ONU: Responsáveis por violações durante interrogatórios da CIA devem ser penalizados

Relatório do Senado norte-americano atestou políticas explícitas de alto nível que permitiam violações de direito internacional na era Bush. Governo dos EUA é obrigado a conduzir julgamento dos acusados de tortura e desaparecimento forçado.

A tortura é um crime de jurisdição universal e seus responsáveis devem ser punidos. Na foto, o campo de detenção de Guantanamo, nos Estado Unidos. Foto: Wikicommons/Mate 1st Class Shane T. McCoy (Creative Commons)

A tortura é um crime de jurisdição universal e seus responsáveis devem ser punidos. Na foto, o campo de detenção de Guantanamo, nos Estado Unidos. Foto: Wikicommons/Mate 1st Class Shane T. McCoy (Creative Commons)

O relator especial da ONU para o terrorismo e os direitos humanos, Ben Emmerson, afirmou que o Senado dos Estados Unidos confirmou as suspeitas de longa data sobre a existência de políticas explícitas de alto nível que permitiam a execução de brutais violações dos direitos humanos internacionais durante o governo do ex-presidente George Bush.

> Dados registrados:
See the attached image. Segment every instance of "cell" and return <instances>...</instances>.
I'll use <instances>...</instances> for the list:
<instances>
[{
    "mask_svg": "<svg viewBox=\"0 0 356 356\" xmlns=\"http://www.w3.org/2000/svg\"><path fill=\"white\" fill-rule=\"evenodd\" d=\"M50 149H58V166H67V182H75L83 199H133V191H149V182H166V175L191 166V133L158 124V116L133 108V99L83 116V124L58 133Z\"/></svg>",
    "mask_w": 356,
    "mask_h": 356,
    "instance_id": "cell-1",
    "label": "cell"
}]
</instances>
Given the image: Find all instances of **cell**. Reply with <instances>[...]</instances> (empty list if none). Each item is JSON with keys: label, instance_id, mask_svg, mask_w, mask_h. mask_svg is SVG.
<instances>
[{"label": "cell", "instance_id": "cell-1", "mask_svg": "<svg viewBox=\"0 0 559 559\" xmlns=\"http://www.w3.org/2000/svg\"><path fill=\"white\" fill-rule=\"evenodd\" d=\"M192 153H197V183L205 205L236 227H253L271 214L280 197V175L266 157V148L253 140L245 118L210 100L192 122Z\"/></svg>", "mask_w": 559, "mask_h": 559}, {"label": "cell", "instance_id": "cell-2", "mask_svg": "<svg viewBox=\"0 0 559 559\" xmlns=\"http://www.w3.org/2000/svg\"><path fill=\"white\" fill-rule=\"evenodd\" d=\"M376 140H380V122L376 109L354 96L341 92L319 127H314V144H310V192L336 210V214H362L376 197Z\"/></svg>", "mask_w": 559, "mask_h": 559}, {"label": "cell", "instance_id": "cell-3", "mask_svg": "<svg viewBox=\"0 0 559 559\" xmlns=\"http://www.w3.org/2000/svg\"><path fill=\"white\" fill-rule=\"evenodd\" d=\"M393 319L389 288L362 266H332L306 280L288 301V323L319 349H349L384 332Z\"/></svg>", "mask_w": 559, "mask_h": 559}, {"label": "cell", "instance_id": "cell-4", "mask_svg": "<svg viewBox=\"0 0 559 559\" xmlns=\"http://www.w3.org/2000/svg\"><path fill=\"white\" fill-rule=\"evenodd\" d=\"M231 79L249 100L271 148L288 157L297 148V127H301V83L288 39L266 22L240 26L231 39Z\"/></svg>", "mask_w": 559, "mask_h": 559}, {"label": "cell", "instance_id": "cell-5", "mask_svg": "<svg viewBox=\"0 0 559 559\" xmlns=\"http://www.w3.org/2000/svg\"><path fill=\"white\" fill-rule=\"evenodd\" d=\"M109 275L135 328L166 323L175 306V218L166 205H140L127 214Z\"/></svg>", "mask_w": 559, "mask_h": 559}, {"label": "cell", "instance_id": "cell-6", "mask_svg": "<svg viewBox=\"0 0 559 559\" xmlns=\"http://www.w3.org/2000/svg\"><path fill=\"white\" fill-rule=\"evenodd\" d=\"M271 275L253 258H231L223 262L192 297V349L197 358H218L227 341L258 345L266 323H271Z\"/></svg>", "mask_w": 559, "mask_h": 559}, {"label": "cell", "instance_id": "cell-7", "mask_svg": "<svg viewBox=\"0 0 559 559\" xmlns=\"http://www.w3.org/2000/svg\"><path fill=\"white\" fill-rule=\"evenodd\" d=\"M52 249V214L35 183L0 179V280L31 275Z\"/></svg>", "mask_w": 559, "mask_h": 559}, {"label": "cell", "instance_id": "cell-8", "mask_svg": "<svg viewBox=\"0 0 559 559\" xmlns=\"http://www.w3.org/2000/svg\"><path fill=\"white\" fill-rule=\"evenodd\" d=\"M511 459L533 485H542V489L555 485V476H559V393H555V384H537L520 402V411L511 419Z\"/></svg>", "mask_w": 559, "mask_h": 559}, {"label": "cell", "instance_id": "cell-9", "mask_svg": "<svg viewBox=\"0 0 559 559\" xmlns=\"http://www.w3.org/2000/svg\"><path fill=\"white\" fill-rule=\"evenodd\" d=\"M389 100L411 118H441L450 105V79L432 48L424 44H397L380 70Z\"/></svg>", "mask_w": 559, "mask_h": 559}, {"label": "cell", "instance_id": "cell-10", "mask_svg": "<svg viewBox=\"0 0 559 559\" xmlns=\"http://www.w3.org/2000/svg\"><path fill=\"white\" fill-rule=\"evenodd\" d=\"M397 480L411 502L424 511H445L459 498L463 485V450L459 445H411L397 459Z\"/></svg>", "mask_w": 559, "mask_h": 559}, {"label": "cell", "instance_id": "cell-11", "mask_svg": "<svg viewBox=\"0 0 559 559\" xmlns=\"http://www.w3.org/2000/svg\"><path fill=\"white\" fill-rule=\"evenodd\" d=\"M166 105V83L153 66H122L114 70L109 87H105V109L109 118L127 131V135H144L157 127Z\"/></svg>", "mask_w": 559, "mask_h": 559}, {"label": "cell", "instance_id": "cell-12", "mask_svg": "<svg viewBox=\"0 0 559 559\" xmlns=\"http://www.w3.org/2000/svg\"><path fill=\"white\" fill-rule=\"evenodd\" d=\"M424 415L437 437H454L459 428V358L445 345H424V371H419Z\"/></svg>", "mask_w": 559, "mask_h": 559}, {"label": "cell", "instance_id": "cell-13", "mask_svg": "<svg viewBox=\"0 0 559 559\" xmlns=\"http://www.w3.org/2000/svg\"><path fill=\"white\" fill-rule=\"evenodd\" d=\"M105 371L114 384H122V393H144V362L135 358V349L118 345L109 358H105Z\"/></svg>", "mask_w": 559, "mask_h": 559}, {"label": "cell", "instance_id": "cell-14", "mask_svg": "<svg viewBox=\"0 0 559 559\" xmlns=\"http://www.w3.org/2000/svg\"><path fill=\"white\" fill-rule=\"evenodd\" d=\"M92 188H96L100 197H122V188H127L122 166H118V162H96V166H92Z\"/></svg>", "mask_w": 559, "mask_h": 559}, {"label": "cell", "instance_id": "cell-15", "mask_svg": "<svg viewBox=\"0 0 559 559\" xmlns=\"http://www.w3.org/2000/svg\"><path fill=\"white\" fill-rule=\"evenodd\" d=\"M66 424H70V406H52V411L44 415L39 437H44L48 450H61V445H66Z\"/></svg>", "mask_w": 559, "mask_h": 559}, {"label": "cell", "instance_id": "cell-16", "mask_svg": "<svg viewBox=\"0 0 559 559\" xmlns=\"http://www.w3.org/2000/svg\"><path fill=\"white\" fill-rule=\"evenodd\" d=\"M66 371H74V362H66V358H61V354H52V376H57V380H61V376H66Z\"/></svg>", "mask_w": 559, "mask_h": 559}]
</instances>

> O que fazer:
Repita fielmente o trecho da notícia sobre a ONU e os interrogatórios da CIA, começando em "ONU: Responsáveis por" e seguindo até "e desaparecimento forçado.". O material é independente da notícia e não faz parte dela.

> Resposta escrita:
ONU: Responsáveis por violações durante interrogatórios da CIA devem ser penalizados

Relatório do Senado norte-americano atestou políticas explícitas de alto nível que permitiam violações de direito internacional na era Bush. Governo dos EUA é obrigado a conduzir julgamento dos acusados de tortura e desaparecimento forçado.